Marketing: is the activity, set of institutions, and process for creating, communicating, delivering, and exchanging offerings that have values for customers, clients, partners, and society at-large.
Needs: states of felt deprivation.
Wants: the form human needs take as shaped by culture and individual personality.
Demands: human wants that are backed by buying power.`
Market Offering: some combination of products, services, information, or experiences offered to a market to satisfy a need or want
Marketing Myopia: the mistake of paying more attention to the specific products a company offers than to the benefits and experiences produced by these products.

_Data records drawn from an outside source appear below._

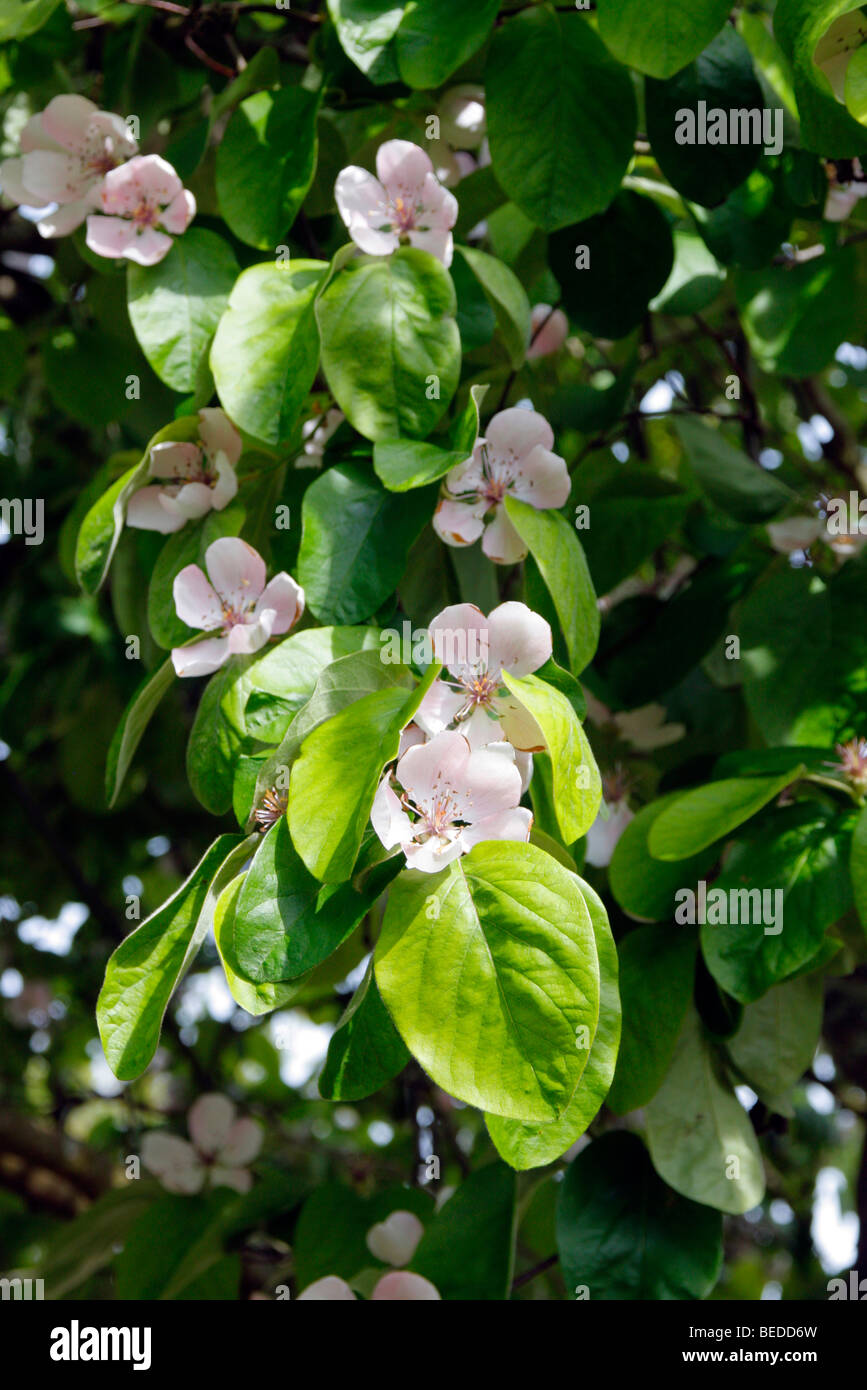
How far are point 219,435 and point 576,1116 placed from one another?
517 mm

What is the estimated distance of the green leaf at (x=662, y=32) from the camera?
0.82m

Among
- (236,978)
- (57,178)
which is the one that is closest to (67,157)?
(57,178)

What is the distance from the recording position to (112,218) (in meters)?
0.97

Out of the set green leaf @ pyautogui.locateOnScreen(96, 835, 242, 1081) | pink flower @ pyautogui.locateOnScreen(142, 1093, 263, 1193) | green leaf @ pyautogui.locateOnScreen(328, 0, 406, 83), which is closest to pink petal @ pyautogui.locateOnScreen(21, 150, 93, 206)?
green leaf @ pyautogui.locateOnScreen(328, 0, 406, 83)

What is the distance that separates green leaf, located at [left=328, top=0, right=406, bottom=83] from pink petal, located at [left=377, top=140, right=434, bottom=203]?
59mm

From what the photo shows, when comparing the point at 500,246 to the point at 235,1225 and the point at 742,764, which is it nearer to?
the point at 742,764

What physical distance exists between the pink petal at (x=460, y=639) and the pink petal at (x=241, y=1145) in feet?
3.26

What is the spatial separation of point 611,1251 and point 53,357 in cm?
98

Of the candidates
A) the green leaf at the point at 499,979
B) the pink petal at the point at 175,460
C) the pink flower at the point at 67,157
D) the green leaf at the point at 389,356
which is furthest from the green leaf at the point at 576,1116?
the pink flower at the point at 67,157

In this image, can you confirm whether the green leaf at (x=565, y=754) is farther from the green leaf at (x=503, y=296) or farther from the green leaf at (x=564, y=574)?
the green leaf at (x=503, y=296)

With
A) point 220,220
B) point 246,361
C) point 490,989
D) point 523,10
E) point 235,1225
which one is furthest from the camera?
point 235,1225

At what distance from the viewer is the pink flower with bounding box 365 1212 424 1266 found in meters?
1.08

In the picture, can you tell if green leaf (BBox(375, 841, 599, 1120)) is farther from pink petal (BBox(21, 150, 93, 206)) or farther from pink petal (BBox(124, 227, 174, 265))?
pink petal (BBox(21, 150, 93, 206))
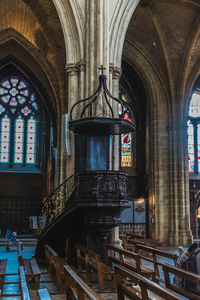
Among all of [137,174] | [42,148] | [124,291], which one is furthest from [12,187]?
[124,291]

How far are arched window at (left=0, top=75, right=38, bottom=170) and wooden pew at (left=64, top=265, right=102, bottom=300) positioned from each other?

Exchange: the act of obtaining a desired object from someone by offering something in return.
Market: the set of all actual and potential buyers of a product or service.
Marketing Management: the art and science of choosing target markets and building profitable relationships with them.
Production concept: the idea that consumers will favor products that are available and highly affordable and that the organization should therefore focus on improving production and distribution efficiency.
Product Concept: the idea that consumers will favor products that offer the most quality, performance, and features and that the organization should therefore devote its energy to making continuous product improvements.
Selling Concept: the idea that consumers will not buy enough of the firm's products unless it undertakes a large-scale selling and promotion effort.
Marketing Concept: the marketing management philosophy that holds that achieving organizational goals depends on knowing the needs and wants of target markets and delivering the desired satisfactions better than competitors do.
Societal Marketing Concept: the idea that a company's marketing decisions should consider consumers' long run interests, and society's long-run interests.
Customer Relationship Management: the overall process of building and maintaining profitable customer relationships by delivering superior customer value and satisfaction.
Customer Perceived Value: the customer's evaluation of all the difference between all the benefits and all the costs of a marketing offer relative to those of competing offers.
Customer Satisfaction: the extent to which a products perceived performance matches a buyer's expectations.
Consumer-Generated Marketing: marketing messages, ads, and other brand exchanges created by consumers themselves- both invited and uninvited.
Partner Relationship Management: working closely with partners in other company departments and outside the company to jointly bring greater value to customers.
Customer Lifetime Value: the value of the entire stream of purchases that the customer would make over a lifetime of patronage.
Share of Customer: the portion of the customer's purchasing that a company gets in its product categories.
Internet: a vast public web of computer networks, which connects users of all types all around the world to each other and to an amazingly large information repository.